ENUNCIADO A:
Según el fragmento sobre la despoblación, ¿qué tres cosas integraron la marea organizativa de los últimos años bajo la marca de la España vaciada?
ENUNCIADO B:
Prolonga el fragmento sobre la despoblación a partir de su última oración.

FRAGMENTO DE LA PÁGINA:

⟨

Esta cátedra fue la primera específica sobre despoblación que se creó en España en 2017 antes de que se desbordara la marea organizativa de jornadas, competición política y presencia en los medios de comunicación de los últimos años bajo la marca de la España vaciada. Marea que ya se ha sosegado y que, desde la precisión, debería circunscribirse al término la España despoblada.

Ni hubo una operación de ocultos poderes desde finales de los años 50 para vaciar una buena parte de España, ni está vacía porque continúa habiendo pobladores empadronados y vinculados, algunos de estos últimos con una fidelidad presencial casi semanal y diaria a través del wasap municipal y de las redes sociales.

Pobladores que han elegido libremente vivir o pasar temporadas en los pueblos y que se sienten a gusto protagonizando o participando en la vida de las pequeñas comunidades. La despoblación es un fenómeno estructural en todo el mundo porque las sociedades y las mentalidades cambian, como la política y la economía, y porque uno elige donde quiere vivir.

⟩

SECCIÓN DE DATOS:
⟨

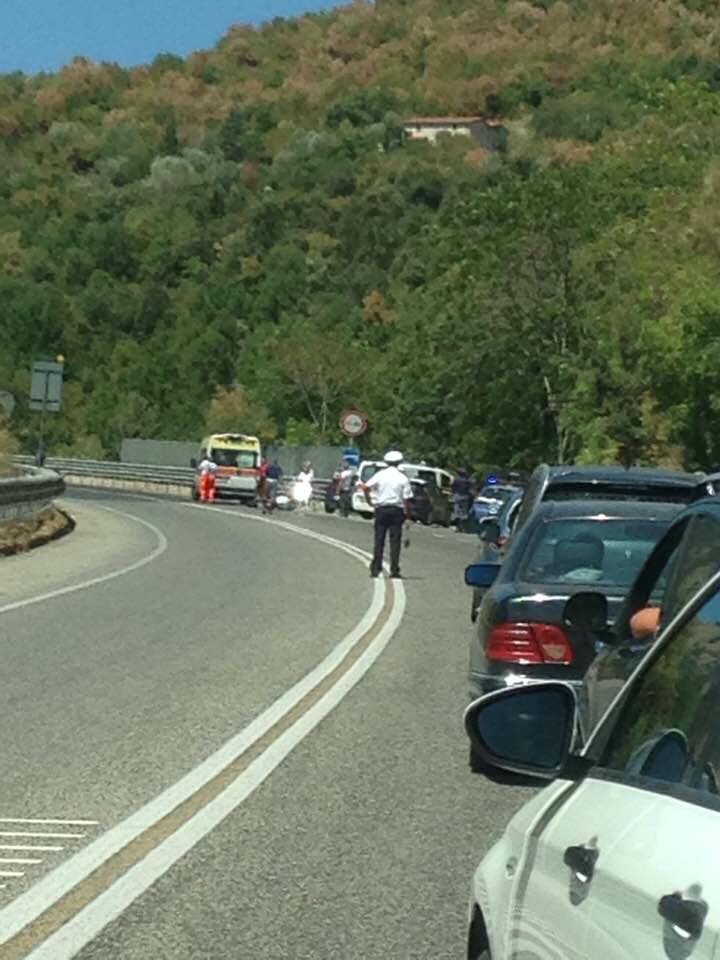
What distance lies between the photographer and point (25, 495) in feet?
111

⟩

RESPUESTA A:
- Jornadas
- Competición política
- Presencia en los medios de comunicación

RESPUESTA B:
Lo que es innegociable en un sistema de libre mercado, en el que tiende a desaparecer lo que no es rentable, es la igualdad en la prestación de servicios públicos y en las oportunidades. Más de 50 años después de la canción “La vieja” de Labordeta y casi cuarenta años después del libro “La lluvia amarilla” de Llamazares, en el mundo rural hay más servicios y más protección social, más asociacionismo, mejores comunicaciones, mejor conectividad y una amplia oferta de actividades culturales, deportivas y de ocio, en buena medida gracias a las comarcas. 

Paradójicamente, cuanto más menguan los pobladores más cotizan al alza el territorio y el paisaje despoblado sobre todo para las compañías de energías renovables, para las integradoras agrícolas y ganaderas, para los fondos de inversión y para los grandes tenedores de tierras (solo 23.000 propietarios, que representan el 2,5 por ciento del total de las unidades agrícolas, poseen 13 millones de hectáreas de la superficie agrícola utilizada, según los datos del ingeniero y escritor Carlos Tundidor).

Yo nací en uno de esos pueblos que están por debajo de los 500 habitantes. Éramos casi tres veces más cuando vine al mundo hace 66 años en la casa familiar. Basta con recorrer el cementerio fuera de la temporada estival (algunos de los que viven allí lo hacen casi a diario buscando la memoria afectiva y la compañía de los fallecidos), basta con pasear por las calles a última hora de una tarde invernal para sentir el escalofrío de la soledad e incluso de la indefensión. Ni un alma en la calle y puertas cerradas a cal y canto. Silencio y frío.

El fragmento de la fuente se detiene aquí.